My mom finally made her dream come true in 2002 by becoming a homeowner, and a year later, I made another home as I pursued graduate studies in New York City. Ever moving, within my first three years in New York, I lived in 3 different boroughs and 5 different apartments, continually searching for home---Manhattan’s Upper West Side, Bedford Stuyvesant Brooklyn and the Kingsbridge section of the Bronx. Each time, I created and re-created home. Each time searching, looking and “constructing” home. Each time my home experience came to an end, and I was on the move again. New number, new address, new postal code . . .

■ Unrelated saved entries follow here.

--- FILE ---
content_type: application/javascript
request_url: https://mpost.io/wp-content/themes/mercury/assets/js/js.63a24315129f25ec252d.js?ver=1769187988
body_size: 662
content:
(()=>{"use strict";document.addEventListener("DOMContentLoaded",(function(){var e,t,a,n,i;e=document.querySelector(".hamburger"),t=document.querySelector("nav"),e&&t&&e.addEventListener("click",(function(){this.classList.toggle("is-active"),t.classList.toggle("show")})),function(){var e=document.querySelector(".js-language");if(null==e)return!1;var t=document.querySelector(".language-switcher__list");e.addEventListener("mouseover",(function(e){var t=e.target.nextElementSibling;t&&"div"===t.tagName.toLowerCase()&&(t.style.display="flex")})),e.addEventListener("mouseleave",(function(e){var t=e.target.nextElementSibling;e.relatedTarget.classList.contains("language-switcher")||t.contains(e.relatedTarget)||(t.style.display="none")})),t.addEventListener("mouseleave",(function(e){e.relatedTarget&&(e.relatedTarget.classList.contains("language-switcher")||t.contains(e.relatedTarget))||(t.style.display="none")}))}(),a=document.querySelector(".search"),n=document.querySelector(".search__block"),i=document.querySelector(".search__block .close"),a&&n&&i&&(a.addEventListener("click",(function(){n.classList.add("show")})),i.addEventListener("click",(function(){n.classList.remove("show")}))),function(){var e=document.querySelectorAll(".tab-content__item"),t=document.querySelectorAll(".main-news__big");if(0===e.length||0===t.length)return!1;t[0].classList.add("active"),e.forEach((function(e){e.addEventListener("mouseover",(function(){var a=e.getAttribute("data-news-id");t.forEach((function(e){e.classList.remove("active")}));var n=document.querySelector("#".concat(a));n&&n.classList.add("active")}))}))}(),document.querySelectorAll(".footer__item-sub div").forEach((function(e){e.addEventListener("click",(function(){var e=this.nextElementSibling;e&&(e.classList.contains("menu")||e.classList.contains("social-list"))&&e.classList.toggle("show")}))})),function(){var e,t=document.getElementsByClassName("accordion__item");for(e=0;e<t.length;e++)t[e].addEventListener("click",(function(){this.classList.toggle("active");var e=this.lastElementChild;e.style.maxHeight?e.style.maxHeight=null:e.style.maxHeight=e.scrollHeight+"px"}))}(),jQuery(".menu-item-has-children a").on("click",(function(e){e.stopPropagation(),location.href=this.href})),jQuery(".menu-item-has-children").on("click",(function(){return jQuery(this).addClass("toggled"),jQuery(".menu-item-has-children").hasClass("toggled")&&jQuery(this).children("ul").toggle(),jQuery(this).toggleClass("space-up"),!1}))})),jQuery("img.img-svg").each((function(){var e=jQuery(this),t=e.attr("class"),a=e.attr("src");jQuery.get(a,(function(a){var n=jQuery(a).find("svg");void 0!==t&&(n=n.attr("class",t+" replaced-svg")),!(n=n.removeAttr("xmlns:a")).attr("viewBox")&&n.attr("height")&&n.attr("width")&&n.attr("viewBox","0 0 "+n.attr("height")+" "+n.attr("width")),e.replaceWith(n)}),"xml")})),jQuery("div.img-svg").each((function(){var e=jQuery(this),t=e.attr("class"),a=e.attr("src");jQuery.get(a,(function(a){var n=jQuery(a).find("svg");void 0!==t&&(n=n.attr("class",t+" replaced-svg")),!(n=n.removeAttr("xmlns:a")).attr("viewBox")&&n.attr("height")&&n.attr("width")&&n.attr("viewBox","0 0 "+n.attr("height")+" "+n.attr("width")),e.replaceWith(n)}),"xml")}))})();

In 2008, I came very close to having home when I bought the “house of my dreams” with my then husband in Virginia. I had moved back to Richmond that year to help my family with my sister who was battling cancer. We went big and bought the home I had dreamed about when I was kid: the 4 bedroom, 2.5 bath colonial style white house with black shudders, red door, garage, fenced backyard, and manicured lawn. I just knew I had made it because I had a [big] home to call my own. Finally no moving, no sharing, tons of space, privacy and it was all mine.
Months and years into the home, I noticed the house was always cold, and there was something very metaphysically empty about it. Despite the freshly-painted neutral walls, newly-purchased gorgeous wood furniture, and fancy alarm system for protection, there was still this barenness. It was the details though that should have clued me in. The little things were never done: the curtains were never hung, photos and art never made it to the walls, and the dining room sat empty night after night. Something in my gut told me this was not home and that things would change. I tried to ignore that quiet whisper because I had to make it work, right? I had constructed this life and this home, right? Soon it became painfully obvious that not only was this house built on a shaky foundation, but so was my marriage. As the summer of 2010 came to a close, so did my home and my marriage.
Fast forward to 2012, I have downsized to a 2 bedroom, 1 bath apartment in a beautiful neighborhood in northern Manhattan bordering the Hudson River. While I don’t have the oversized house, I have found my home. I finally am at ease and at home not only in my home, but in myself. The joy that I feel has no words. Every inch of my home is literally and metaphysically warm---stacked with books, and brimming with my son’s art and toys. It is imperfectly perfect, but I am finally home.
In the end, I now know that home is not a literal space to fix and construct, but a metaphysical and metaphorical space for loving, nurturing, and caring for myself and my loved ones in an honest and meaningful way.
Home is the jog up to the Cloisters on a crisp spring evening.
Home is the sand and rocks of the wild James River between my toes.
Home is the wind blowing my curls in my face when I ride down the highway.
Home is cradling my son in my bed at 2AM when he is scared of the monsters.
Home is the pungent smell of garlic and the sumptuous taste of a meal cooked at home.
Home is my life; home is my voice; and home is my truth.
Home is me.
Home sweet home is knowing that home is deep within me. I am home wherever I am at. I am home now and always.